▸ What to work on
Which lines of the data include the string "rather"? List them all.

Records from a data source:
╭──

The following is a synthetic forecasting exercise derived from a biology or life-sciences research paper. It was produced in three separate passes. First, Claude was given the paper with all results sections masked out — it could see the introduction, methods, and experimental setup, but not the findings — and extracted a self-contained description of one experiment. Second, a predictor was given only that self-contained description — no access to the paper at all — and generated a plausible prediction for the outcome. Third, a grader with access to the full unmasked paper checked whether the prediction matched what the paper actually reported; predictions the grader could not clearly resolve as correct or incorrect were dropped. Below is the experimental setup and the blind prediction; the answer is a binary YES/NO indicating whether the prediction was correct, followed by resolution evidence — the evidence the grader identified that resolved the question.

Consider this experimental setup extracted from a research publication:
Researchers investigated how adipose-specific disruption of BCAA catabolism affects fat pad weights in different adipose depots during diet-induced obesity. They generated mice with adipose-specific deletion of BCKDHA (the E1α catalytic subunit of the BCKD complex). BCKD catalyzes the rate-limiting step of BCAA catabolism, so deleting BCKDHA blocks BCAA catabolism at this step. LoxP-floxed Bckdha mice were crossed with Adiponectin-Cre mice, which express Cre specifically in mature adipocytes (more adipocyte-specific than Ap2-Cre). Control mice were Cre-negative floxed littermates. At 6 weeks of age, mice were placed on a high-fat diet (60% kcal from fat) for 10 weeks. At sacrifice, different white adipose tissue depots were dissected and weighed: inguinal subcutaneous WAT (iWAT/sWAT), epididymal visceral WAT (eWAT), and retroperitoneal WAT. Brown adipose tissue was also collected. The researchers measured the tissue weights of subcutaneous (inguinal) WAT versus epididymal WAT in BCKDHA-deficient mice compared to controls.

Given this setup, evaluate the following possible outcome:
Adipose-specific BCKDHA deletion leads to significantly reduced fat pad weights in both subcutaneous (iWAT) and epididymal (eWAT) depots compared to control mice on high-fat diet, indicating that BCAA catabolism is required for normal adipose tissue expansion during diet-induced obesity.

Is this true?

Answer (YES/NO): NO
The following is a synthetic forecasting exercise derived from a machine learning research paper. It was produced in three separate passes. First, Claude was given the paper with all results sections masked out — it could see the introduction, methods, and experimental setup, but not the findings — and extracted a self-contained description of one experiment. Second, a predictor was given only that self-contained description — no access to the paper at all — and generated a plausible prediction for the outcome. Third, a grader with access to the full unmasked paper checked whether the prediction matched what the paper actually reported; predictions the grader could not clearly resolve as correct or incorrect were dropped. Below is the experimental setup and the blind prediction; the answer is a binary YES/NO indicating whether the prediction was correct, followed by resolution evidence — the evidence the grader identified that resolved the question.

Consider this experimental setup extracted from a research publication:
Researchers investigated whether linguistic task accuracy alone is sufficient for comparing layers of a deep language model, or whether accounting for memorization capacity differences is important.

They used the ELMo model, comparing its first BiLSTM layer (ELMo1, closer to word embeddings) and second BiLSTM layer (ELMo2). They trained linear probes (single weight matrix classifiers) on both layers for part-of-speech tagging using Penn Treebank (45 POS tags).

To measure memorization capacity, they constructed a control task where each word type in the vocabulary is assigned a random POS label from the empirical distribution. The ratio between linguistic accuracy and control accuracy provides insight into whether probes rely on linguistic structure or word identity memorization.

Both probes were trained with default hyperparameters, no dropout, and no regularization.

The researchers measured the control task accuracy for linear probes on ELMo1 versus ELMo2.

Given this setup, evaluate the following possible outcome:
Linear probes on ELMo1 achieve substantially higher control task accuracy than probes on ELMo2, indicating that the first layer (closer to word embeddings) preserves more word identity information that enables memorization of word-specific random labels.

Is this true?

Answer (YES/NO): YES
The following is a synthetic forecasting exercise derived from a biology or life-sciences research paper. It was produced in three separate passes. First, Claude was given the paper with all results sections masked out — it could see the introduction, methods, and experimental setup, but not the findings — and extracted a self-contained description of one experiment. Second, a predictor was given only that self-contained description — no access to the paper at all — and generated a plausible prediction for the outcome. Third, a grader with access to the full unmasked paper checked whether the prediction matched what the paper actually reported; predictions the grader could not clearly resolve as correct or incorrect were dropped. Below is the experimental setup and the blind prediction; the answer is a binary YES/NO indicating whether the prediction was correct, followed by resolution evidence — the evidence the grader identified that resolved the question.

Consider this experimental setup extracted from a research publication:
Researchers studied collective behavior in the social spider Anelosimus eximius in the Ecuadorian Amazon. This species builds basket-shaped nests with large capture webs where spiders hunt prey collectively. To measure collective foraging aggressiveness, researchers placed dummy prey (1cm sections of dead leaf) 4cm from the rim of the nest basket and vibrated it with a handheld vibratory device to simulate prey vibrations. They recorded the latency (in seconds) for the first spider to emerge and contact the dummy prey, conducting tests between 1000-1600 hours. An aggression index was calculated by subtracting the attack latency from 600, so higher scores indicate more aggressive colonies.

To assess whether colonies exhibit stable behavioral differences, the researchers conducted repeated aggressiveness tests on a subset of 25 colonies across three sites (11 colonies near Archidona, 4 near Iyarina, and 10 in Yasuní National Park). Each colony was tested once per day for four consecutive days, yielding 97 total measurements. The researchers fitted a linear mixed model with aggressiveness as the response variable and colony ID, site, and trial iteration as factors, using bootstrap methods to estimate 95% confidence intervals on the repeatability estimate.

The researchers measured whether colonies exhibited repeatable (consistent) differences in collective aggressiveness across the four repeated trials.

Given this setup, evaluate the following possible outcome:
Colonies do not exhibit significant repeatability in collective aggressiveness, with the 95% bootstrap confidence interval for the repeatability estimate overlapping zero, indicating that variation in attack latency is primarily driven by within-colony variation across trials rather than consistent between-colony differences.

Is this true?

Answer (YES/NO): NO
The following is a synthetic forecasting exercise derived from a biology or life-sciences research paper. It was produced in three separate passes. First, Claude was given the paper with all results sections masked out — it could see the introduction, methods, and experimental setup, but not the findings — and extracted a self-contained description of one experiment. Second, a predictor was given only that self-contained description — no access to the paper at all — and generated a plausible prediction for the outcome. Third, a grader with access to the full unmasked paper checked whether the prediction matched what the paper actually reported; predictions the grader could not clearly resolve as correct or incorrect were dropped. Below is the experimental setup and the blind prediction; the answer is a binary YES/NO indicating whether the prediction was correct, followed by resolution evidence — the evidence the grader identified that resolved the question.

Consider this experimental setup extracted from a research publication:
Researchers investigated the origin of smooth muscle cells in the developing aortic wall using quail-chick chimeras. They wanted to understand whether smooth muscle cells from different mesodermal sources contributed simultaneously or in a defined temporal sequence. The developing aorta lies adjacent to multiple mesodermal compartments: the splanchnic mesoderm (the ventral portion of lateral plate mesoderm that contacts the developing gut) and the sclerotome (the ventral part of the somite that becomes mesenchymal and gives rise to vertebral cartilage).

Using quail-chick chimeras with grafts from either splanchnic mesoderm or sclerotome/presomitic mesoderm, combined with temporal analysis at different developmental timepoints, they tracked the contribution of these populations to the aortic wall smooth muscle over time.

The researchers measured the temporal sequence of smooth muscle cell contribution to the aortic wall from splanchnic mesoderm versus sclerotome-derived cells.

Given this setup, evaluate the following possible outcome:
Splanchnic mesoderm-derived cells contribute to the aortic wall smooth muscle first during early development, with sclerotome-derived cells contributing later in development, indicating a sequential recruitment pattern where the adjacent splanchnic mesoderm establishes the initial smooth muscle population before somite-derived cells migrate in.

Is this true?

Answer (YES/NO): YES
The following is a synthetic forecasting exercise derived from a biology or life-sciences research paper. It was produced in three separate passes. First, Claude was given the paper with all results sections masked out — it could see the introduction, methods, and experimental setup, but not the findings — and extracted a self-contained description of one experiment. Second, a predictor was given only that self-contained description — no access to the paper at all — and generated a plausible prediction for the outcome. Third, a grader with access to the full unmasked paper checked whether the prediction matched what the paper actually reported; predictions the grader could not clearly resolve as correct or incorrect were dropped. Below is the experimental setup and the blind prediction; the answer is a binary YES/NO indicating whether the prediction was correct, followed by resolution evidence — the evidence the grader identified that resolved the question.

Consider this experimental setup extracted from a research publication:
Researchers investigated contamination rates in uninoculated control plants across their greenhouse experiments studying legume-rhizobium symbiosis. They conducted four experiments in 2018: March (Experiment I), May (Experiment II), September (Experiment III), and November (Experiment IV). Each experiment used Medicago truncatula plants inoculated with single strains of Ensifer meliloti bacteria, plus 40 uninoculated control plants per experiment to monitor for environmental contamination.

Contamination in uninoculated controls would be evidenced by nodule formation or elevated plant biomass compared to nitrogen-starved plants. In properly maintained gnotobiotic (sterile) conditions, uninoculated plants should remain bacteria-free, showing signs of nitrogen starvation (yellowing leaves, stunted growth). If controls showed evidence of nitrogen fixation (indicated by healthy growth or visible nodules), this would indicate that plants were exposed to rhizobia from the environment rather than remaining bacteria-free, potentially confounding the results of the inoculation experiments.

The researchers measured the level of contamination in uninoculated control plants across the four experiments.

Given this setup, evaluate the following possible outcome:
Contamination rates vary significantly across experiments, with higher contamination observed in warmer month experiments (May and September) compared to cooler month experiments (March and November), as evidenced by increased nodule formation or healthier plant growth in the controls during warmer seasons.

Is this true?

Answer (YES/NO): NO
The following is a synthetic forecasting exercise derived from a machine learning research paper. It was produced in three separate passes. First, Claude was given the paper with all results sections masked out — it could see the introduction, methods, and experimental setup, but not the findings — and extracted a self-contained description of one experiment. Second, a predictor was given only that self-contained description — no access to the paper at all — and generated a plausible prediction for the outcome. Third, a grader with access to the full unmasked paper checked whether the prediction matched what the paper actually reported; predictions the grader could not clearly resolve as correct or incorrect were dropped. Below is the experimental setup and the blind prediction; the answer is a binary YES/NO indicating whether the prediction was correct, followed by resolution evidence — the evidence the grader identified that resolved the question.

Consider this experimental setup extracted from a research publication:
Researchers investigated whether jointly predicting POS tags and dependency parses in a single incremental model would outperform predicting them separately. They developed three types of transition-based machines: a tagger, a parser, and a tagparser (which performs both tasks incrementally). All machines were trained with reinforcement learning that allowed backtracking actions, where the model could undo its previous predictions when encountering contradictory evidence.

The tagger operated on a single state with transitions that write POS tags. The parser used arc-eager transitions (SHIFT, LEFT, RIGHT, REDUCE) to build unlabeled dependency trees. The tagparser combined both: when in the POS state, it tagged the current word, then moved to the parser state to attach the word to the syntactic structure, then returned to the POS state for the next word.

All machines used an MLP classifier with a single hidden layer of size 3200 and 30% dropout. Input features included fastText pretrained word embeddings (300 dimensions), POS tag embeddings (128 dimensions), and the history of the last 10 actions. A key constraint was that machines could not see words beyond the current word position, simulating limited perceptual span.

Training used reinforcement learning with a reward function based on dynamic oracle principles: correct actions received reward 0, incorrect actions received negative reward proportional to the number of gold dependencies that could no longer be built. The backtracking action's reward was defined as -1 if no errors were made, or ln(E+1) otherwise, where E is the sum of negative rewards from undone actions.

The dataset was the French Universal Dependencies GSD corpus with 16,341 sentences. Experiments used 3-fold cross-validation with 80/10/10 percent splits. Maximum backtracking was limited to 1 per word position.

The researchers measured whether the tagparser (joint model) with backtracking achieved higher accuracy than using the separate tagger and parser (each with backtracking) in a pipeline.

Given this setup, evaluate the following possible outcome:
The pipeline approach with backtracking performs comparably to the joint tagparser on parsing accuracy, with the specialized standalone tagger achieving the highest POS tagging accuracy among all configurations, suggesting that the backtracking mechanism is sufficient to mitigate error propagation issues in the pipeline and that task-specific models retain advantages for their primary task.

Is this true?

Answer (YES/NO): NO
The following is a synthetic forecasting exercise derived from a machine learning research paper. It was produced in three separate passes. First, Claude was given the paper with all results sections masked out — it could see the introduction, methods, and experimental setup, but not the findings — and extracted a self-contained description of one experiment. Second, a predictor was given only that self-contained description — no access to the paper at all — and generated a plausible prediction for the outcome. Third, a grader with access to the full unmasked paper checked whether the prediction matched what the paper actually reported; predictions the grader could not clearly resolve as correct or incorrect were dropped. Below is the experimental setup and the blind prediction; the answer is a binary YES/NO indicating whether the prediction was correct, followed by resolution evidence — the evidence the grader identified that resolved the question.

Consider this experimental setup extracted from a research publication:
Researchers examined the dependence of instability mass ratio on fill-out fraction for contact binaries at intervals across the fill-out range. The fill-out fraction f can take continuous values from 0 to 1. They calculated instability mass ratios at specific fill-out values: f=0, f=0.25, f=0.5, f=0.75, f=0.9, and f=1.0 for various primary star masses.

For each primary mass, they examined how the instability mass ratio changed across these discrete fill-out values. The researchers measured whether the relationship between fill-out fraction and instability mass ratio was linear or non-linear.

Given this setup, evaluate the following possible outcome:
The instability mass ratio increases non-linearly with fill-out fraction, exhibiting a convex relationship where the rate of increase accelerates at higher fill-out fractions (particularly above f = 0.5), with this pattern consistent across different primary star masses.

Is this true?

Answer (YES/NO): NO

╰──

▸ Output of the task
Colonies do not exhibit significant repeatability in collective aggressiveness, with the 95% bootstrap confidence interval for the repeatability estimate overlapping zero, indicating that variation in attack latency is primarily driven by within-colony variation across trials rather than consistent between-colony differences.
Contamination in uninoculated controls would be evidenced by nodule formation or elevated plant biomass compared to nitrogen-starved plants. In properly maintained gnotobiotic (sterile) conditions, uninoculated plants should remain bacteria-free, showing signs of nitrogen starvation (yellowing leaves, stunted growth). If controls showed evidence of nitrogen fixation (indicated by healthy growth or visible nodules), this would indicate that plants were exposed to rhizobia from the environment rather than remaining bacteria-free, potentially confounding the results of the inoculation experiments.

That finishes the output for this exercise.